Accrued interest shall be payable monthly, in arrears, commencing April 1, 1995
and continuing on the first day of each successive month thereafter through and
including January 1, 1996. Interest which accrues hereunder from January 1, 1996
through and including January 31, 1996 shall be due and payable on January 31,
1996. Interest from the date hereof through January 31, 1996 shall be charged at
a per annum rate equal to the Base Rate plus one-half (1/2) point (the "VARIABLE
RATE"). In the event the Base Rate prevailing on the date hereof is subsequently
increased or decreased, then, as of the date of change, an increase or decrease
will be made in the Variable Rate so that the Variable Rate shall at all times
be one-half (1/2) point in excess of the Base Rate; provided, however, that at
no time shall the Variable Rate be more than the rate of interest permitted by
the law governing this Note. The "BASE RATE" is herein defined to mean the
interest rate announced from time to time by the Lender as its base


                                       1
<PAGE>
 
rate. The Base Rate is not necessarily the lowest rate available. On the date
hereof the Base Rate is 8.50%.

     At any time prior to January 31, 1996 (the "MATURITY DATE"), the Borrower
may convert the interest rate payable hereunder to a fixed rate ("FIXED RATE")
equal to (1) two hundred twenty-five (225) basis points over the Lender's cost
of funds rate, which cost of funds rate will be based on the number of months
remaining until the Maturity Date, calculated three (3) business days prior to
the effective date of such interest rate conversion or (2) the LIBOR Rate quoted
by the Lender two (2) business days prior to the interest period agreed upon
between the Borrower and the Lender (the "INTEREST PERIOD") for the offering by
prime commercial banks to other prime commercial banks in the interbank
Eurodollar market of dollar deposit for a period equal to the Interest Period.
The LIBOR Rate shall be increased by the marginal reserve percentages as
prescribed by the Board of Governors of the Federal Reserve System for
determining reserve requirements for the Lender for Eurodollar deposits having a
maturity equal to the Interest Period.

     If the interest rate in effect under this note is the Variable Rate, the
Borrower may prepay this Note in whole or in part at any time without penalty.
All such prepayments shall be applied on account of principal remaining unpaid
and shall be accompanied by payment of unpaid late charges and accrued and
unpaid interest, if any, thereon. All partial prepayments of principal shall be
credited to the unpaid principal of this Note in the inverse order of maturity
and shall not affect the Borrower's obligation to make the regular installments
required hereunder until this Note is fully paid.
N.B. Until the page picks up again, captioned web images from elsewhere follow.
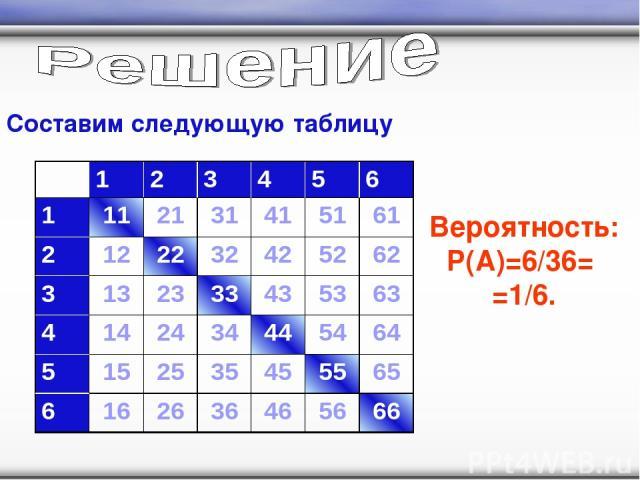 Составим следующую таблицу Вероятность: P(A)=6/36= =1/6. 1 2 3 4 5 6 1 11 21 31 41 51 61 2 12 22 32 42 52 62 3 13 23 33 43 53 63 4 14 24 34 44 54 64 5 15 25 35 45 55 65 6 16 26 36 46 56 66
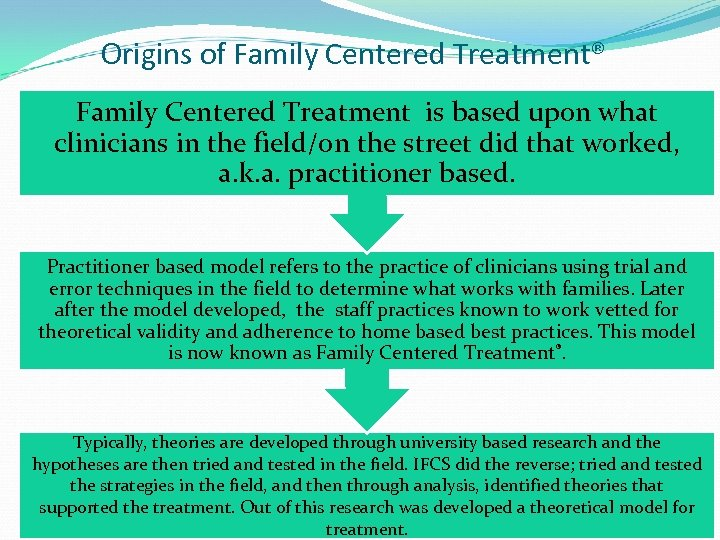 Origins of Family Centered Treatment® Family Centered Treatment is based upon what clinicians in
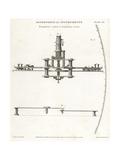 Edward Troughton's Method of Graduating a Circle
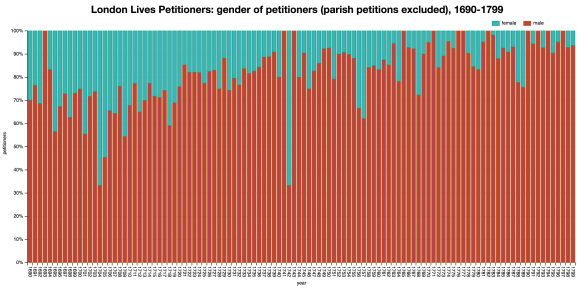 llpp_gender_petitioners_2016-10-01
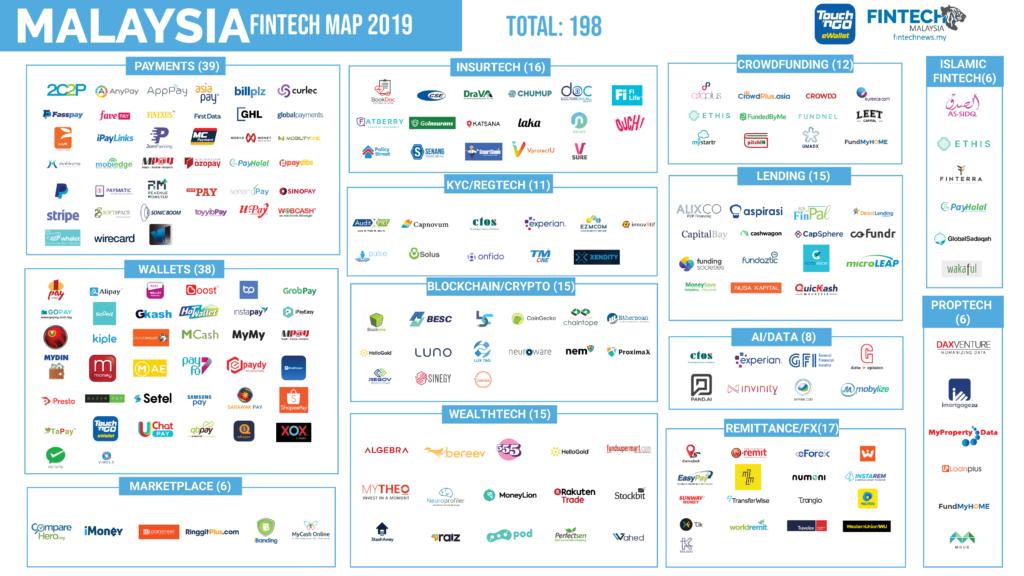 Fintech Malaysia Report 2019 - Malaysia Fintech Map 2019
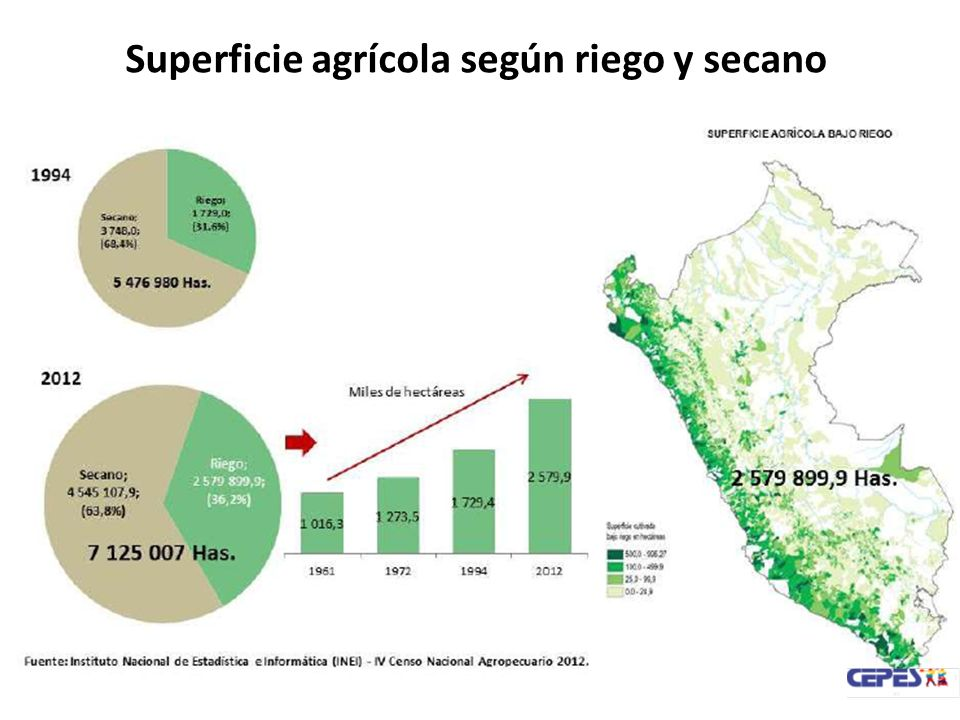Superficie agrícola según riego y secano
     If the interest rate in effect under this Note is a Fixed Rate, the
Borrower may not prepay this Note except as set forth in this paragraph. Under
no circumstances may there by a partial prepayment of this Note. The Borrower
may prepay only the entire unpaid balance of this Note upon payment of such
amounts, as determined by the Lender, in its sole and absolute discretion, as
may be necessary to reimburse the Lender for any losses and expenses incurred by
the Lender as a result of prepayment of this Note, including without limitation
any losses (including loss of anticipated profits) and expenses incurred by
reason of the liquidation or re-employment of deposits or other funds acquired
by the Lender to fund or maintain this Note. The Borrower hereby acknowledges
that in reliance upon this agreement, the Lender has made certain commitments of
funds upon the terms and conditions of this Note. In the event that this Note is
accelerated for any reason whatsoever by the Lender, such payment of the
Lender's losses and expenses shall be paid by the Borrower.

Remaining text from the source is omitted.